Instructions for the task
Pick up the notebook on late data and watermarking after its last line and keep writing it.

Page extract
▬▬▬▬▬▬

# Handling Late Data and Watermarking

Experience how late arrivals and output modes interleaves in windowed aggregation queries.

**NOTE**: Run the other notebook first.

In [1]:
import os
from pyspark.sql import SparkSession
from pyspark.streaming import StreamingContext
import io
from pyspark.sql.functions import *
import time
import json
import struct
import requests 

os.environ['PYSPARK_SUBMIT_ARGS'] = '--packages org.apache.spark:spark-sql-kafka-0-10_2.12:3.0.1,org.apache.spark:spark-streaming-kafka-0-10_2.11:2.4.5,org.apache.kafka:kafka-clients:2.6.0 pyspark-shell'
                                    
spark = (SparkSession.builder 
    .master("local[*]")
    .appName("test")
    .getOrCreate()
        )

spark

set up the environment variables

In [2]:
servers = "kafka:9092"
topic = "words"

In [3]:
from pyspark.sql.types import *

schema = StructType([
    StructField("word", StringType(), True),
    StructField("ts", TimestampType(), True)])

▬▬▬▬▬▬

Provided material

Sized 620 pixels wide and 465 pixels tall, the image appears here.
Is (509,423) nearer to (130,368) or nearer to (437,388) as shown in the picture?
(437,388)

▬▬▬▬▬▬

Output for this task
In [4]:
raw_sdf = (spark
  .readStream
  .format("kafka")
  .option("kafka.bootstrap.servers", servers)
  .option("startingOffsets", "latest")
  .option("subscribe", topic)
  .load())

In [5]:
raw_sdf.isStreaming

True

In [6]:
words=(raw_sdf.select(from_json(col("value").cast("string"), schema).alias("value"))
              .select("value.*"))

In [7]:
words.printSchema()

root
 |-- word: string (nullable = true)
 |-- ts: timestamp (nullable = true)



In [8]:
q_update=(words.withWatermark("ts","10 minutes").groupBy(window(words.ts, "10 minutes", "5 minutes"),words.word).count()
   .writeStream
   .format("memory")
   .outputMode("update") 
   .queryName("sinkTable_update")
   .start())

In [9]:
q_append=(words.withWatermark("ts","10 minutes").groupBy(window("ts", "10 minutes", "5 minutes"),words.word).count()
   .writeStream
   .format("memory")
   .outputMode("append") 
   .queryName("sinkTable_append")
   .start())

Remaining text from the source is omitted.